Main drawbacks of solid compression are:
  • the context information is needed also during compression / extraction to preserve the advantage of solid compression. So, the partial extraction (a single file or group of file rather than the whole archive) from a solid archive, or adding or deleting files to already existing solid archive, needs more time because all the relevant context data (usually defined "solid block") must be parsed, making the process significantly slower than adding / extracting data from a non solid archive
  • for the very same reason, a damage in any part of the archive may make all the data after that point non-usable for lack of context information needed for extraction, while data corruption in non solid archive usually harms only the data of a single file.
To mitigate those disadvantages, 7Z format allows to choose the block size to be used for solid mode operation (the "window" of data context that is parsed by the compression/extraction algorithm) minimizing overhead during extraction, and possible impact of data corruption - but for the very same reason reducing solid block size potentially reduces compression ratio improvements.
Solid blocks can be defined by size, number of files in a block, and if blocks are separated by file extension.

Chose carefully if the intended use of the compressed data needs high compression/solid compression to be used, the more often the data will be needed to be extracted the more times the computational overhead will apply for each end user.
In example, software distribution would greatly benefit of maximum compression, as saving bandwidth is critical and end user usually extracts the data only once, while the overhead may not be acceptable if the data needs to be accessed often and fastest extraction time becomes a decisive efficiency advantage.

To fit in size constrains (i.e. mail attachment limit, physical support size) is usually feasible from most archival utilities splitting the output file in volumes of desired size (volume spanning, or file split), progressively numbered i.e .001, .002, .nnn so the receiver can extract the whole archive, usually, saving all files in the same path and starting extraction from .001 file.
This is the simplest and most efficient way to securely fit in a mandatory output size, rather than trying to improve compression ratio with slower/heavier algorithms/settings in the hope to fit the desired target size.

Quite obviously, best data compression practices mean nothing if the file cannot be provided to the intended end user.
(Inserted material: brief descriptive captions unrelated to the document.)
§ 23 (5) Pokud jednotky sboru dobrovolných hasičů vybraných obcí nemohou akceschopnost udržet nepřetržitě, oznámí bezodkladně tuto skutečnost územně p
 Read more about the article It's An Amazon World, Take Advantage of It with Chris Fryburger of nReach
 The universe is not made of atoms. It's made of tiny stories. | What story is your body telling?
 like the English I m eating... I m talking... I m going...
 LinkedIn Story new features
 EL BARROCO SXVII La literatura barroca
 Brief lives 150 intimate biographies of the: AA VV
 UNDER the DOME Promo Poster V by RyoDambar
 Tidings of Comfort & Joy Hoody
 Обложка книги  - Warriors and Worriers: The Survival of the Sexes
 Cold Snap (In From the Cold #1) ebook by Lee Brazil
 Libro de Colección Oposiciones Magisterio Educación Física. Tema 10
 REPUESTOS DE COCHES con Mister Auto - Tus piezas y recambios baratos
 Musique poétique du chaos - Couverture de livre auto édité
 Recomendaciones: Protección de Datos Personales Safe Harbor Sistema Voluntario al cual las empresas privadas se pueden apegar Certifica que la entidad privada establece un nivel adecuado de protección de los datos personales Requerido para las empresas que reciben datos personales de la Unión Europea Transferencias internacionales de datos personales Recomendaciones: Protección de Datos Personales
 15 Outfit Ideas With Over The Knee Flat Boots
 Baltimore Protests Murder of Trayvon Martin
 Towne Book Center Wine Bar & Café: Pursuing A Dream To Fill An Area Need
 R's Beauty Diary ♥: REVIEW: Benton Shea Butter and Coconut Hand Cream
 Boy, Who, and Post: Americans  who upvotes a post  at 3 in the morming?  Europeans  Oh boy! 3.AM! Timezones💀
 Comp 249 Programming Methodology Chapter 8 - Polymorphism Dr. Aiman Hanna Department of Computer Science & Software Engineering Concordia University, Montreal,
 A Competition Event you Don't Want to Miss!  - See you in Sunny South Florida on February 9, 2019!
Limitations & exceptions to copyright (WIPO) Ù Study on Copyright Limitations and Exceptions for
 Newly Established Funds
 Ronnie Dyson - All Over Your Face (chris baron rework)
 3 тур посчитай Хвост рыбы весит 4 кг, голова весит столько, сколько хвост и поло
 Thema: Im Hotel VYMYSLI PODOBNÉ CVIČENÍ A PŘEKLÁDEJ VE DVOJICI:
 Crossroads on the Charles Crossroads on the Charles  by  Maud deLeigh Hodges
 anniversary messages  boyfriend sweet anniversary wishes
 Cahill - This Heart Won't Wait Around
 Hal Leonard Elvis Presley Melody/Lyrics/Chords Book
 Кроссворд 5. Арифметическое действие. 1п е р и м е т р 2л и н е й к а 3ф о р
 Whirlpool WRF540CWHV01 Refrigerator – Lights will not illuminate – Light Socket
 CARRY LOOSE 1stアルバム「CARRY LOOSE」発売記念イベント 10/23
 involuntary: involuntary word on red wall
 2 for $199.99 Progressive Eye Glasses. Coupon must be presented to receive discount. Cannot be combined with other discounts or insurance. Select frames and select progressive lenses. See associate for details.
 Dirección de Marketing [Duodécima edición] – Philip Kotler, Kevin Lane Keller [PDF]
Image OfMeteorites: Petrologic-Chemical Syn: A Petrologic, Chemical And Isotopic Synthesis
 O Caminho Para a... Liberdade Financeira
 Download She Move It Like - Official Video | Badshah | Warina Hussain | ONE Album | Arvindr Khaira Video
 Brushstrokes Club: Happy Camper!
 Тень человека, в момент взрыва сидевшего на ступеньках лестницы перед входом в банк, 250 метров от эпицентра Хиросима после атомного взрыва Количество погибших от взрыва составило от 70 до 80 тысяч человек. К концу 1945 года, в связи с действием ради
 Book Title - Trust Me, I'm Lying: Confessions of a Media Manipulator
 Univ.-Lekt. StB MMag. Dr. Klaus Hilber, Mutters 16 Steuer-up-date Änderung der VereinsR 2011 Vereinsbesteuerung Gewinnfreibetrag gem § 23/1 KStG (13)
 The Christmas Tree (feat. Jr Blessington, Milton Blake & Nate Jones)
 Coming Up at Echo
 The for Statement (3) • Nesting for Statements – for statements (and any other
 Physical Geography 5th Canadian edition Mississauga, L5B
If the archive needs to be shared, the first concern is what archive file types is capable to read the end user - what archive formats are supported or can be supported through end user computing platform (Microsoft Windows, Google Android/ChromeOS, iOS, Apple OSX, Linux, BDS...) - if the user is willing and authorized to install needed software.
So most of times the better choice in this case is staying with most common format (ZIP), while RAR is quite popular on MS Windows platforms and TAR is ubiquitously supported on Unix derivate systems, and 7Z is becoming increasingly popular on all systems.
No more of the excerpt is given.